Der Jüdische Turnverein zu Köln gründete sich im Jahr 1902 und vertrat laut Statuten eine nationaljüdische Gesinnung. Er gehörte zu den Gründungsmitgliedern der Jüdischen Turnerschaft (JT), ein Zusammenschluss Jüdischer Turnvereine mit sogenannter national-jüdischer Tendenz. Um die Unterschiede zwischen nationalem Judentum und dem Zionismus auszuleuchten, ist ein Blick auf die Turn- und Sportvereine wie der JTV 02 einer war, erhellend. Denn der Verein zwar jüdisch-national orientiert, verstand sich aber dezidiert nicht als zionistisch. Das führte zur Trennung des Vereins von der Jüdischen Turnerschaft, als diese Anfang der 1920er Jahre ihren Mitgliedsvereinen empfahl, das Hebräische als Kommandosprache einzuführen und sich zum Zionismus zu bekennen. Der JTV 02 weigerte sich und bestand auf seiner Neutralität. Daraufhin verließen die zionistisch gesonnen Mitglieder den Verein und gründeten 1923 den SC Bar Kochba Köln. Der JTV 02 gehörte 1925 schließlich zu den Mitbegründern des Vintus („Verband jüdisch neutraler Turn- und Sportvereine Westdeutschlands“). Der Vintus versuchte, in den Auseinandersetzungen zwischen den deutsch-nationalen jüdischen Sportvereinen, die vom Reichsbund jüdischer Frontsoldaten (RjF) unter dem Namen organisiert wurden, und den zionistischen Vereinen, eine neutrale Position einzunehmen. 1933 wählte der JTV 02 allerdings eine Seite und trat dem Sportbund Schild des RjF bei. 1938 wurde er aufgelöst.1
Der Bericht des Jüdischen Turnvereins zu Köln von 1902 (JTV 02) aus dem März des dritten Kriegsjahres ermöglicht einen Blick in den Kriegsalltag dieses Vereins. Mit einigem Stolz weist der ungenannte Berichterstatter darauf hin, dass fast alle Turner zum Heeresdienst eingezogen wurden.2 Tatsächlich waren 32 Mitglieder im Frühjahr 1917 eingezogen worden. Der Verfasser führt diese hohe Zahl von Rekrutierten auf die gute körperliche Verfassung der Vereinsmitglieder zurück und tatsächlich war die Turnerbewegung ja auch entstanden, um die männliche deutsche Jugend zur Wehrhaftigkeit auszubilden. Diesem Ideal strebte auch der JTV 02 in den Jahren des Ersten Weltkriegs augenscheinlich nach. Die Kehrseite dieses Stolzes war, dass der Verein sich mit einem Mangel an männlichen Mitgliedern konfrontiert sah. Noch für den Verein aktiv waren demgegenüber drei Männer und neun Jungen. An die Stelle der Männer traten im JTV 02, ebenso wie in anderen gesellschaftlichen Bereichen, die Frauen, die sich rege an den Wanderungen beteiligten und auch „eifrig turnten“. Es handelte sich um 20 Frauen, die der Verein im Frühjahr 1917 als aktive Mitglieder angab.3 Ein Vergleich zu anderen Bereichen des öffentlichen Lebens, in denen Frauen die Aufgaben und Funktionen von Männern wahrnahmen, drängt sich auf.
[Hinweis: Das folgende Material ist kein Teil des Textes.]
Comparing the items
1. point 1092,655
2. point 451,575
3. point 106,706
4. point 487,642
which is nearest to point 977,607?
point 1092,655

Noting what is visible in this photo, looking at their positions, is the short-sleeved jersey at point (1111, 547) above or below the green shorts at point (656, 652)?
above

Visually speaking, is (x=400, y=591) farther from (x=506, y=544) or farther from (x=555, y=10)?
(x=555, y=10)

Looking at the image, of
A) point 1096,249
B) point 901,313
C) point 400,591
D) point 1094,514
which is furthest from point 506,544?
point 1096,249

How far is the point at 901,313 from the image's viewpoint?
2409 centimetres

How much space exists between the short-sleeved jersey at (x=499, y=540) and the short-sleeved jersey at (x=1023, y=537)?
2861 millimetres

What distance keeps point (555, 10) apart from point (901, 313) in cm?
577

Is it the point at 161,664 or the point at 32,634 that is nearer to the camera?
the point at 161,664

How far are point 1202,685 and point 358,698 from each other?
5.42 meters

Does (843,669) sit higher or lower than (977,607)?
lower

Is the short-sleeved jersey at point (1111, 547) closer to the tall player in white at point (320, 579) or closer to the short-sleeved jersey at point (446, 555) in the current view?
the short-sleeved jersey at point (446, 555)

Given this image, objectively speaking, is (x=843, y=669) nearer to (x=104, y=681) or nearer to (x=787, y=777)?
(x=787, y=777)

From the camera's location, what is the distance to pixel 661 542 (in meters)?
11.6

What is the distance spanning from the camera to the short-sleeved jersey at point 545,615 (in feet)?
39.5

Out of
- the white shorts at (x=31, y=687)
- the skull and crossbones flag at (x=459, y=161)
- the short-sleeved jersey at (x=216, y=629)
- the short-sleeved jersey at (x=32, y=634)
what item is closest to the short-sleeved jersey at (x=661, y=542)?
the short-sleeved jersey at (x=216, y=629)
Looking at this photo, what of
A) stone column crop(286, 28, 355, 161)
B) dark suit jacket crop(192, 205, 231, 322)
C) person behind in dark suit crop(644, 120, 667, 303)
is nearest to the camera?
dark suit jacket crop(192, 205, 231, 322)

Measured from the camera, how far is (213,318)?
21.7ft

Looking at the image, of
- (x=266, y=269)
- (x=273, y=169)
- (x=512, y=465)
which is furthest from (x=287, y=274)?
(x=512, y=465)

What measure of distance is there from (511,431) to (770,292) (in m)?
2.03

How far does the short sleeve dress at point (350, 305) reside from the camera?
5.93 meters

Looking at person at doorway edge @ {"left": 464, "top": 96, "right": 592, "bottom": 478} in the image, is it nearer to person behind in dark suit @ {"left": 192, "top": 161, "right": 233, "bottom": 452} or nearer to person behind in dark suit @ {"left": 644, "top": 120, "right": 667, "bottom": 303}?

Es ist aber auch interessant zu sehen, dass diese vor allem weiblichen Aktivitäten, als Platzhalter gesehen wurden, damit der Verein nach dem Krieg „in alter Weise“ weiter bestehen könne. Allerdings sah sich der Verein auch in der unmittelbaren Nachkriegszeit mit einigen Problemen konfrontiert: mehrere Vereinsmitglieder waren im Krieg gefallen, die meisten Turnhallen und Sportplätze waren von den Besatzungsgruppen beschlagnahmt worden und eine polizeiliche Sperrstunde erschwerte zusätzlich den Turnbetrieb. Die Übungsstunden sowie gesellige Veranstaltungen konnten daher nur in den späten Nachmittags- und frühen Abendstunden stattfinden.4
Sowohl während des Krieges, als auch in der Nachkriegszeit war der Verein ein Ort, an dem gemeinsame Feiern das Zusammengehörigkeitsgefühl stärkten. Die Beschreibung der Makkabäer-Feier anlässlich des Chanukkafestes 1916 zeigt, dass der Turnverein nicht nur für sportliche, sondern auch für kulturelle Aktivitäten einen Rahmen bot. Angesichts von Mangel und der Abwesenheit von vielen Familienmitgliedern war möglicherweise die Rolle, die Vereine in Kriegs- und Krisenzeiten bei Festtagen spielten, noch größer als in Friedenszeiten.